Началось все это в дачном подмосковном поселке с нежным, поэтичным именем Серебряный бор. Поначалу, наслаждаясь там солнечной беззаботностью на даче номер шестьдесят (даже номер буду помнить до конца дней своих!), я понемногу, с годами, начал ощущать, что беззаботность меня преждевременно покидает и от солнечности почти ничего не остается. Потому что не оставалось даже примет всего этого в судьбе государства… Я впервые наблюдал, как способны непостижимо меняться повадки и лица людей, манера их общения друг с

146


другом в зависимости от обстоятельств (особенно же угрожающих жизни!).

Память, чуть-чуть замутненная возрастом, иногда путает даты событий и иные цифры, неотторжимые от моего присутствия на земле… Но людей с соседних дач, казавшихся милыми и приветливыми, мы с мамой действительно встречали на тропинке, которая извивалась вдоль заборов. Встречали каждое лето в течение пяти или шести лет — это точно. «Приветливые и милые» здоровались, справлялись о нашем и папином здоровье, отечески поглаживали меня по волосам… Один из них был щуплым и хилым, этакой коротышкой. Жена же его, наоборот, казалась мне статной красавицей и, безусловно, еврейкой. Фамилия коротышки была — Ежов… Звали его Николаем Ивановичем. Мама объяснила мне, что он «секретарь ЦК». Вскоре его стали именовать «сталинским наркомом», а «ежовыми рукавицами», впечатляюще изображенными одной из газет, были схвачены «шпионы», «наймиты», «предатели».

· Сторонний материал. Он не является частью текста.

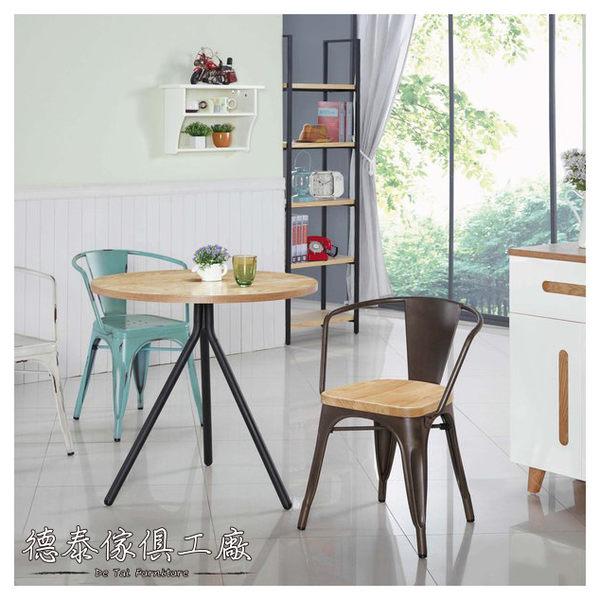【德泰傢俱工廠】工業風扶手木座鐵椅 JX2-RS-682-12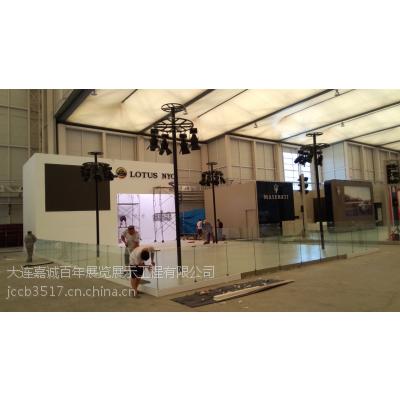 供应2015大连国际车展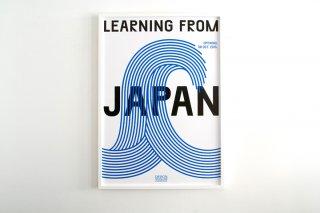 LEARNING FROM JAPAN / Design Museum Denmark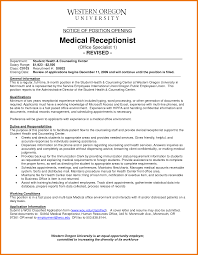 medical office resume assistant cover letter medical receptionist duties for resume receptionist sample resume entry level medical receptionist resume png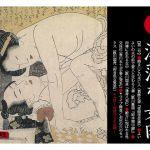 [RJ214016] 艶声春画vol.02 『淫蕩な女肉』声◎北條華生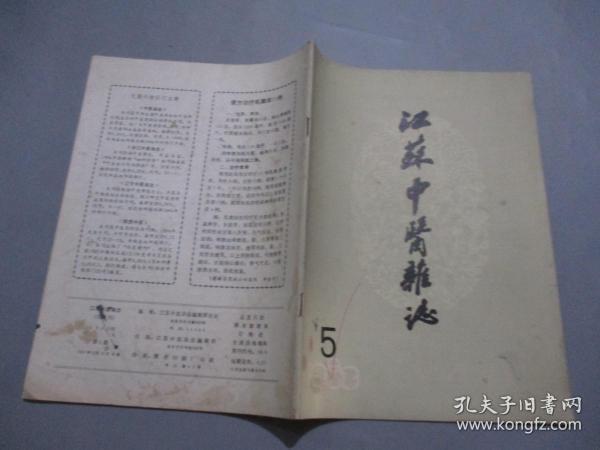 江苏中医杂志(1983年第5期)
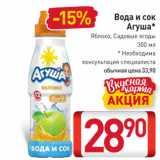 Магазин:Билла,Скидка:Вода и сок Агуша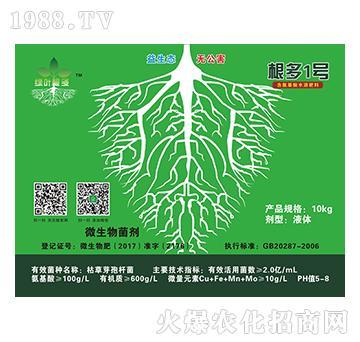 10kg微生物菌剂(盒)-绿叶根多-根多1号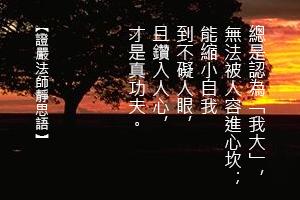 http://news.tzuchi.net/QuietThink.nsf/4FC712AFFFEEF5DB4825680000120D09/CFD0879C4B0224A8482580F400012DFD/$FILE/5250.jpg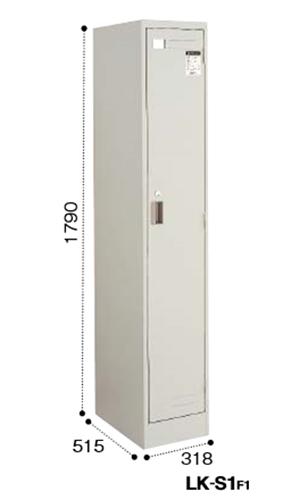 コクヨ LKロッカー ナチュラルグレータイプ 1人用ロッカー W318D515H1790 シリンダー錠 LK-S1F1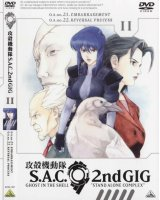 ghost in the shell - 145934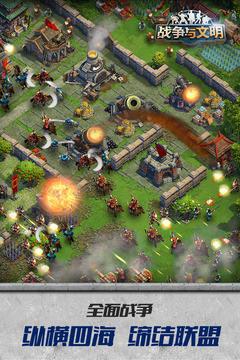 战争与文明_pic3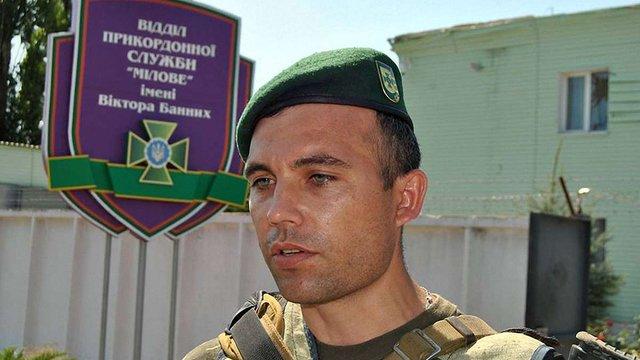 Прикордонний пункт на Луганщині закидали мінами і обстріляли з вогнеметів, - прес-центр АТО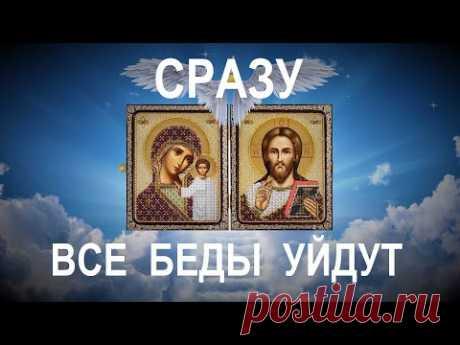 Церковная отчитка от порчи, сглаза, колдовства и ухищрения дьявольского. - YouTube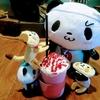 お買いものパンダ 王子の雑記ブログ パート14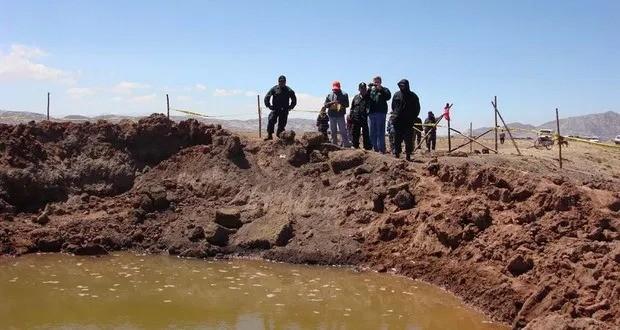 Люди заболели странной болезнью после падения метеорита в Перу - Паранормальные новости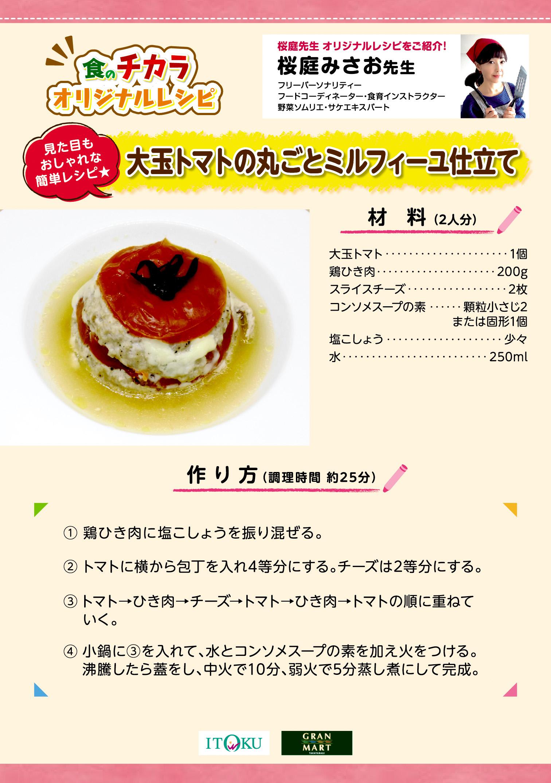 大玉トマトの丸ごとミルフィーユ仕立て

Помню его сладковатый голос, вопрошавший меня на дачной тропинке: «А спать тебе еще не пора?» Куда девались благостность и заботливость? Реально он позаботился лишь о том, чтобы превратить меня в сына «врага народа», а мою будущую жену — в дочь «изменника родины»… Супруга же его по имени Женя (отчества не припомню) своим «личным» знакомством с Исааком Бабелем, быть может, не желая того, сгубила выдающегося писателя…

На другой даче, почти по соседству с Ежовыми, раньше жил другой «милый и приветливый человек» — Генрих Григорьевич Ягода. Тоже щуплый и хлипкий… Я упорно ставил ударение в его фамилии не на втором слоге, как полагалось, а на первом. Получалась «ягода», что было понятней и ближе моему возрасту, но что вызывало страх в глазах взрослых, поскольку «милый и приветливый» был председателем ОГПУ. С Ежовыми он состоял в теснейшем союзе, что не помешало Николаю Ивановичу поступить с Генрихом Григорьевичем так же, как Генрих Григорьевич поступал с другими… «Приветливые и милые» оказались палачами, каких еще не знала история. Две коротышки укоротили жизни высоких, масштабных личностей. Прежде всего именно их…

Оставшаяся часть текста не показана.